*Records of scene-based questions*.
-- Start --

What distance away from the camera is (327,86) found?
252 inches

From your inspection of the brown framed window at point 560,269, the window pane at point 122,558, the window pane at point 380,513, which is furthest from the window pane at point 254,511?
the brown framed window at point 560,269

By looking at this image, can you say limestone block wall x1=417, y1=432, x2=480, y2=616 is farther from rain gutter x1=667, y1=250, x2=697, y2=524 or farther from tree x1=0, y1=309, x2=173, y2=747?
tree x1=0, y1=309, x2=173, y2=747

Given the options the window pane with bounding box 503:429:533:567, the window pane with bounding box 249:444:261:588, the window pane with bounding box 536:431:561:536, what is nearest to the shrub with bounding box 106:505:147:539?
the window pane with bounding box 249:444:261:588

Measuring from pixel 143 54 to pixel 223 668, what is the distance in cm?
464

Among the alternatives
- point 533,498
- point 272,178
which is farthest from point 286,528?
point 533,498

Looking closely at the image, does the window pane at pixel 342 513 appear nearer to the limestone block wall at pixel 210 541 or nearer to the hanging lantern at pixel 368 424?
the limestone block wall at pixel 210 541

-- End --
-- Start --

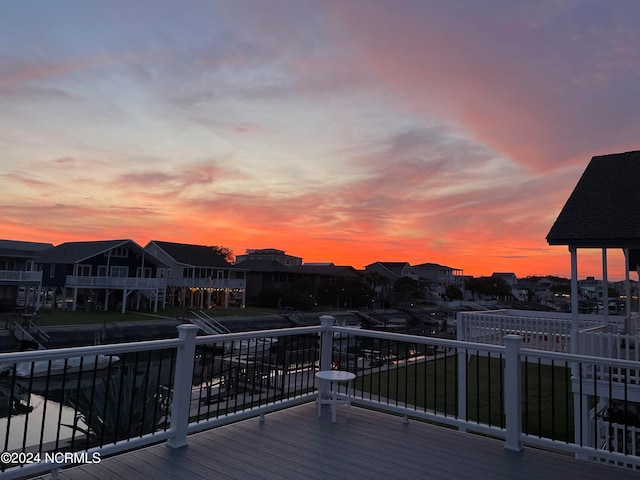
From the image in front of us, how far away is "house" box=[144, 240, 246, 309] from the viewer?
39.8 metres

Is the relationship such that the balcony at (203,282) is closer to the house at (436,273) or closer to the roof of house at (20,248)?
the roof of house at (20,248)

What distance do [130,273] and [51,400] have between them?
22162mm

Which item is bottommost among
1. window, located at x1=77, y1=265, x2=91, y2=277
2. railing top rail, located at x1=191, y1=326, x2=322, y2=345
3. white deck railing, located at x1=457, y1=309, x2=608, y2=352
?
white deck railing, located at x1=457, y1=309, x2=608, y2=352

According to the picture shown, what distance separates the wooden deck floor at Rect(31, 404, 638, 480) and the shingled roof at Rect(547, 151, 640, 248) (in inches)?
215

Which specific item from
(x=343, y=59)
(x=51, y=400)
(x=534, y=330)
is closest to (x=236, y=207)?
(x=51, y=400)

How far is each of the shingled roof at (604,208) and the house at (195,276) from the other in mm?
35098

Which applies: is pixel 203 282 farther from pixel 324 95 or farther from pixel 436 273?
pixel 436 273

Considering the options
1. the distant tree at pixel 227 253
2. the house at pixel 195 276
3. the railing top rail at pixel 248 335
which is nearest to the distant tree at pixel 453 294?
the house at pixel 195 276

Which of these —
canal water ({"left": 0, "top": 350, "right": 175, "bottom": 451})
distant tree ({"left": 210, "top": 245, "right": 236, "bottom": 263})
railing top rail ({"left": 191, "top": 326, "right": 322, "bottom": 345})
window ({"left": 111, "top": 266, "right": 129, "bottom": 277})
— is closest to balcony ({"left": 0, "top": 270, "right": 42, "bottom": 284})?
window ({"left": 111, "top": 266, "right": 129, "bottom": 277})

-- End --

*REQUIREMENT*. Pick out each line above that contains the word "point", and copy those lines.

*RESULT BELOW*.
From your inspection of the brown framed window at point 560,269, the window pane at point 122,558, the window pane at point 380,513, which is furthest from the window pane at point 254,511?
the brown framed window at point 560,269
- point 533,498
- point 272,178
which is farthest from point 286,528?
point 533,498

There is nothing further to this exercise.